最後のごはん

 1年前の夏の日、人間のおとうさんとおかあさんが、いつもより、たくさん、ごはんをくれました。


 今日が最後だということで。


 何が最後なのかは、わたしには、わかりませんでした。

 夏は、まだ、始まったばかりです。


 もうすぐ、おかあさんに、赤ちゃんが生まれるそうです。

 そして、おとうさんのお仕事のつごうで、ここから遠くにお引っ越しするそうです。

 そのことは、わたしは、知っていました。おとうさんとおかあさんが、この頃、よく、その話しているのを聞いていたからです。
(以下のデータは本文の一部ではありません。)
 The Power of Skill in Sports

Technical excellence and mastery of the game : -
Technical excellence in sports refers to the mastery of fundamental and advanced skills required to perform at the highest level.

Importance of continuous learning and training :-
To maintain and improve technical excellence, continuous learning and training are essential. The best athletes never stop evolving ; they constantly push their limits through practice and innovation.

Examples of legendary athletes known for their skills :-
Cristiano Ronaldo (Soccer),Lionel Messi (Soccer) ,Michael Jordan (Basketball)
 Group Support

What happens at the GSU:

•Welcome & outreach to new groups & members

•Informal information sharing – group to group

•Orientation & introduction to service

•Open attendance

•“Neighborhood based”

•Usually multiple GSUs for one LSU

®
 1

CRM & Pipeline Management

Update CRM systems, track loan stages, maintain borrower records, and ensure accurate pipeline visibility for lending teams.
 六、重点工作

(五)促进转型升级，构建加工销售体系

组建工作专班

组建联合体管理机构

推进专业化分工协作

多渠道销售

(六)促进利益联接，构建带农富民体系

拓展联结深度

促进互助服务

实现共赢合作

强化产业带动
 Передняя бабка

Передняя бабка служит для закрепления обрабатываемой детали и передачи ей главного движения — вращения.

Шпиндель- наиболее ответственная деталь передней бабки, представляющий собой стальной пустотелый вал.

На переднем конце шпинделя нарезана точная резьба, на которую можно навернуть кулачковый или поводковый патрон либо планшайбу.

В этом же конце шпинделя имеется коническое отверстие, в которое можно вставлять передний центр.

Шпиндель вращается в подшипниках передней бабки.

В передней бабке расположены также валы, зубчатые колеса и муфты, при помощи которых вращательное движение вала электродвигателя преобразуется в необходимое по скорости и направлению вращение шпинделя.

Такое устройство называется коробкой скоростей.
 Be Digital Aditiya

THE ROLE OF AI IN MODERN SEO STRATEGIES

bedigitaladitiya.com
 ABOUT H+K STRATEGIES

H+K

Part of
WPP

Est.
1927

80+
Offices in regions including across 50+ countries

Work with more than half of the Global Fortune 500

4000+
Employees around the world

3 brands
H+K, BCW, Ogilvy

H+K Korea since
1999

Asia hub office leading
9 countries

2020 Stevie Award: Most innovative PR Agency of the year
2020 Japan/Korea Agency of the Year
 わたしは、おいしいごはんをたくさんもらったことより、おとうさんとおかあさんが、いっしょにいてくれることがうれしくて、たくさん、しっぽをふりました。


 おかあさんが、言いました。

「良い人に、ひろってもらえれば、いいね」


 おかあさんは、そう言って、わたしの頭をなでてくれました。

 わたしには、おかあさんの言う意味がわかりませんでした。

 わたしにとっては、おとうさんもおかあさんも、良い人でしたから。おとうさんとおかあさんより、もっと、良い人なんて、わたしには想像さえできませんでした。